## START

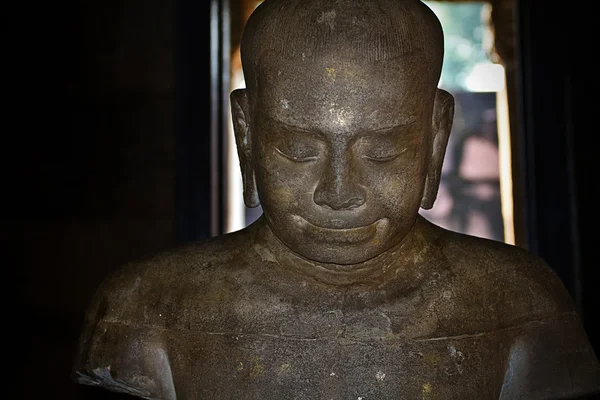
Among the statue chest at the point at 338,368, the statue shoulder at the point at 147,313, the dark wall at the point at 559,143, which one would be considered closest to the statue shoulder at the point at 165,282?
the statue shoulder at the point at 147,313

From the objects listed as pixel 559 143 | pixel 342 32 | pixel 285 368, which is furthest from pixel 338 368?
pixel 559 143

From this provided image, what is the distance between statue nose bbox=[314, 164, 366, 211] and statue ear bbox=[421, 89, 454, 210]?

## END

• [EXERCISE REQUIREMENTS]: Reproduce the text of all the items above word for word, leaving out the pictures.

• [RESULT]:
Among the statue chest at the point at 338,368, the statue shoulder at the point at 147,313, the dark wall at the point at 559,143, which one would be considered closest to the statue shoulder at the point at 165,282?
the statue shoulder at the point at 147,313

From the objects listed as pixel 559 143 | pixel 342 32 | pixel 285 368, which is furthest from pixel 338 368?
pixel 559 143

From this provided image, what is the distance between statue nose bbox=[314, 164, 366, 211] and statue ear bbox=[421, 89, 454, 210]?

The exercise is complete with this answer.